• 閱讀文本
-- -- --

小說家面無表情的說:「這可能跟我自身的偏好與觀察有關,在遇到夢媧之前,我非常討厭男性,包含我自己,厭惡男性身體具備的粗暴性,比如說十多歲到二十多歲這段期間,很容易沒做什麼就勃起,這對我來說非常困擾,因為還要費時間處理性慾,讓我厭煩。」他甚至會因為不想屈服於肉慾,硬是忍耐對抗,沈默就是熱愛極度自制、完全清醒的狀態。
他說:「男體讓我煩躁,尤其逼逼直挺時,自然帶有怪獸式的暴力感,我非常不喜歡。」第一次聽見這樣的「逼逼厭惡」宣言的時候,太太因為覺得太直白,而呆愣當場。如今太太聽了八年,已經對他這樣逼逼逼逼的喊免疫了。關於逼逼,太太貼心為大家消音,小說家談論身體過於直接,我們還是欣賞婉轉的措辭為宜。
小說家眼裡閃現偏執的光暈:「當時我認為世界最完美的戀情,非女女莫屬。因為女性多數擁有敏感纖細的特質,加上對自身對女體的理解,女女愛侶在身心上可以為彼此帶來的滿足程度,遠大於男女。很長一段時間,我都打從心底這樣認為。」所以很長一段時間裡,他幾乎沒有朋友,簡直是有人際障礙症。還好太太調教過,現在的沈默,有一群很信賴、喜歡的男性友人。
「直到我遇見妻子,才知道原來真的有愛情,原來性慾可以是美麗的,不是醜惡暴虐的東西。」愛情來了,也就打破沈默此前所有的頑蠻認知,讓他謙卑地重新認識、接納自己的身體,不再把性當作麻煩事。沒錯,我們談的是愛情的神奇,不是Marvel電影《奇異博士》的魔法。
▉女性的自身,本就圓滿
沈默說:「女性的缺陷,來自外部壓制,或者說社會規訓、教養。總體來說,我認為女性是自主圓滿的。如果女性無法圓滿,大多是因為活在男性的系統之中,被擠壓而無法發揮。」例如被寰宇神鋒選中的第一任持有者伏飛梵,身為還雨劍院創立者,穩固還雨劍院發展的基礎,卻因為是女性,而在劍院歷史上被銷聲匿跡,所有人皆自動代入其子伏無鋒才是偉大且打響劍院名聲的第一人。
沈默表示,這本書從人物、性別開始,包含劍與劍法皆帶有許多寓意,都並非創作初始所能預期,而是因為寫作期間自然地遇見許多機緣,才逐步變異為現有的樣貌。
這正如同於小說中的黑天石,啟發了鑄劍師,而寰宇神鋒又啟發使用者那般,沈默在日子裡也被各種機遇觸動。如他在書寫之初,便遇太太懷孕,妊娠反應明顯,身體也從女體轉變成母體,夫妻兩人歷經身心狀態的巨大位移,終於驚險地在手術房裡盼來母女均安,難耐的等待與內在的驚懼無以對他人言表,沈默只好通通拿來寫小說。

-- -- --

• 提供資料
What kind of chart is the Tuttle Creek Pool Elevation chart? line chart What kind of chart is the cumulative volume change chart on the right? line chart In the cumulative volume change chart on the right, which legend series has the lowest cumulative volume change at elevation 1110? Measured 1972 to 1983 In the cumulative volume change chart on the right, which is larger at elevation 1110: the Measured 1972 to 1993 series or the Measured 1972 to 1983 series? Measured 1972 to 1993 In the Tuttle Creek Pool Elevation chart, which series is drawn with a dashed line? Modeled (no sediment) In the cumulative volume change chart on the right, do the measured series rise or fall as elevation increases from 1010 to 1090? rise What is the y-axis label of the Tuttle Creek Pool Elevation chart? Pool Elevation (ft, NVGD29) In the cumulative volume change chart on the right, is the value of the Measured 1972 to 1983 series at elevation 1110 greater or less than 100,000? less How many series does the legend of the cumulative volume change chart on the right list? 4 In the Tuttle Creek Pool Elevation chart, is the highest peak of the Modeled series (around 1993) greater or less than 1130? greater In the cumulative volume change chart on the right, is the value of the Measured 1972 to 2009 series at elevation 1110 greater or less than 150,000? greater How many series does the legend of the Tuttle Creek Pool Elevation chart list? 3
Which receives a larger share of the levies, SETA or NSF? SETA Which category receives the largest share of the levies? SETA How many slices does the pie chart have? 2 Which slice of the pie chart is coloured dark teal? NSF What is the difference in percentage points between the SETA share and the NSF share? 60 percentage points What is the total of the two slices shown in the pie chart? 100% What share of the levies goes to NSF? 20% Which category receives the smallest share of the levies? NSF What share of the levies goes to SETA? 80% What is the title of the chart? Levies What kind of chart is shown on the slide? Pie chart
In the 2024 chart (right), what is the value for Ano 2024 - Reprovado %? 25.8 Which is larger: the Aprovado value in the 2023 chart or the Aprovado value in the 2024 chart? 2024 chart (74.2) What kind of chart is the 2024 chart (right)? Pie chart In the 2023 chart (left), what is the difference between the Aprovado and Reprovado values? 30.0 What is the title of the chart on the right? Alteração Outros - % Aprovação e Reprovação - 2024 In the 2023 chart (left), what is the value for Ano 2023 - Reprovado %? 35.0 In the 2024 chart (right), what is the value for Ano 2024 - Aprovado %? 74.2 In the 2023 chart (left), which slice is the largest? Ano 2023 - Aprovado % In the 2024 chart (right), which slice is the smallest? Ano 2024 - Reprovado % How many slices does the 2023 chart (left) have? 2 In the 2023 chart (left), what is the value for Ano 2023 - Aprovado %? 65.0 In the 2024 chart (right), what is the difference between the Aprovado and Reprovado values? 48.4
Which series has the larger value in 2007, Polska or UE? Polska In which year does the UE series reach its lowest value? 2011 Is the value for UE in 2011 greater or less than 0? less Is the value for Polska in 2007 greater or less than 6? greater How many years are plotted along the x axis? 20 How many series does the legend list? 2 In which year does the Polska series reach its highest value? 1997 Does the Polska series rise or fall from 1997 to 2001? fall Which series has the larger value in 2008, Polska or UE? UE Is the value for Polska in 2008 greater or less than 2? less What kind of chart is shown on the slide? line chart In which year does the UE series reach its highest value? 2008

-- -- --

• 題目
從上方談小說家沈默的文章中引錄一段原文,自「小說家眼裡閃現偏執的光暈:「」開始,到「緣,才逐步變異為現有的樣貌。」結束。

• 作答結果
小說家眼裡閃現偏執的光暈:「當時我認為世界最完美的戀情,非女女莫屬。因為女性多數擁有敏感纖細的特質,加上對自身對女體的理解,女女愛侶在身心上可以為彼此帶來的滿足程度,遠大於男女。很長一段時間,我都打從心底這樣認為。」所以很長一段時間裡,他幾乎沒有朋友,簡直是有人際障礙症。還好太太調教過,現在的沈默,有一群很信賴、喜歡的男性友人。
「直到我遇見妻子,才知道原來真的有愛情,原來性慾可以是美麗的,不是醜惡暴虐的東西。」愛情來了,也就打破沈默此前所有的頑蠻認知,讓他謙卑地重新認識、接納自己的身體,不再把性當作麻煩事。沒錯,我們談的是愛情的神奇,不是Marvel電影《奇異博士》的魔法。
▉女性的自身,本就圓滿
沈默說:「女性的缺陷,來自外部壓制,或者說社會規訓、教養。總體來說,我認為女性是自主圓滿的。如果女性無法圓滿,大多是因為活在男性的系統之中,被擠壓而無法發揮。」例如被寰宇神鋒選中的第一任持有者伏飛梵,身為還雨劍院創立者,穩固還雨劍院發展的基礎,卻因為是女性,而在劍院歷史上被銷聲匿跡,所有人皆自動代入其子伏無鋒才是偉大且打響劍院名聲的第一人。
沈默表示,這本書從人物、性別開始,包含劍與劍法皆帶有許多寓意,都並非創作初始所能預期,而是因為寫作期間自然地遇見許多機緣,才逐步變異為現有的樣貌。